§ WORK REQUIRED:
The entries follow. Print each one exactly.

§ DATA UNDER STUDY:
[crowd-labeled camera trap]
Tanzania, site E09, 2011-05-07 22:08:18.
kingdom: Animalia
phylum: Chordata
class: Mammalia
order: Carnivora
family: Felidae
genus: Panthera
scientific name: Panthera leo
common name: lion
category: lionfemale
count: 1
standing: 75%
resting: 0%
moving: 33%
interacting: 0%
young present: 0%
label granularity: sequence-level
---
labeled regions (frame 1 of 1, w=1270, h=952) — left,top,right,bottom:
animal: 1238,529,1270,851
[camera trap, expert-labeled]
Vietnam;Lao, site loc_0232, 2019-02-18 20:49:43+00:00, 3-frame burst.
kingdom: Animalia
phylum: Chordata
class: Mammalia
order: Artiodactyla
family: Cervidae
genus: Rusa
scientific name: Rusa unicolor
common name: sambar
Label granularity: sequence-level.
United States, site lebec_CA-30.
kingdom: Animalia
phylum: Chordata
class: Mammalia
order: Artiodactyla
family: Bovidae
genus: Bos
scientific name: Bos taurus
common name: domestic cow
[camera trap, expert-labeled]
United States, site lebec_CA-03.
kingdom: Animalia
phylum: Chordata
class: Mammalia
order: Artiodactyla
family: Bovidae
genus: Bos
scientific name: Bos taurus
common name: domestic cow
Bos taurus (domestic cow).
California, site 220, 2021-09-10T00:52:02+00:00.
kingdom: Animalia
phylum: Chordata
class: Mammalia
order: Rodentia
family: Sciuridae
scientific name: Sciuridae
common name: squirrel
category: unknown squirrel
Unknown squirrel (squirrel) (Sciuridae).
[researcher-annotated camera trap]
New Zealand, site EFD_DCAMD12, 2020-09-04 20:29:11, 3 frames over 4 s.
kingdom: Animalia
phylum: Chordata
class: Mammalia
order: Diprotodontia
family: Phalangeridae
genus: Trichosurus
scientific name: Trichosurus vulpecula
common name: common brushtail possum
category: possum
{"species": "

§ SOLUTION BELOW:
[crowd-labeled camera trap]
Tanzania, site E09, 2011-05-07 22:08:18.
kingdom: Animalia
phylum: Chordata
class: Mammalia
order: Carnivora
family: Felidae
genus: Panthera
scientific name: Panthera leo
common name: lion
category: lionfemale
count: 1
standing: 75%
resting: 0%
moving: 33%
interacting: 0%
young present: 0%
label granularity: sequence-level
---
labeled regions (frame 1 of 1, w=1270, h=952) — left,top,right,bottom:
animal: 1238,529,1270,851
[camera trap, expert-labeled]
Vietnam;Lao, site loc_0232, 2019-02-18 20:49:43+00:00, 3-frame burst.
kingdom: Animalia
phylum: Chordata
class: Mammalia
order: Artiodactyla
family: Cervidae
genus: Rusa
scientific name: Rusa unicolor
common name: sambar
Label granularity: sequence-level.
United States, site lebec_CA-30.
kingdom: Animalia
phylum: Chordata
class: Mammalia
order: Artiodactyla
family: Bovidae
genus: Bos
scientific name: Bos taurus
common name: domestic cow
[camera trap, expert-labeled]
United States, site lebec_CA-03.
kingdom: Animalia
phylum: Chordata
class: Mammalia
order: Artiodactyla
family: Bovidae
genus: Bos
scientific name: Bos taurus
common name: domestic cow
Bos taurus (domestic cow).
California, site 220, 2021-09-10T00:52:02+00:00.
kingdom: Animalia
phylum: Chordata
class: Mammalia
order: Rodentia
family: Sciuridae
scientific name: Sciuridae
common name: squirrel
category: unknown squirrel
Unknown squirrel (squirrel) (Sciuridae).
[researcher-annotated camera trap]
New Zealand, site EFD_DCAMD12, 2020-09-04 20:29:11, 3 frames over 4 s.
kingdom: Animalia
phylum: Chordata
class: Mammalia
order: Diprotodontia
family: Phalangeridae
genus: Trichosurus
scientific name: Trichosurus vulpecula
common name: common brushtail possum
category: possum
{"species": "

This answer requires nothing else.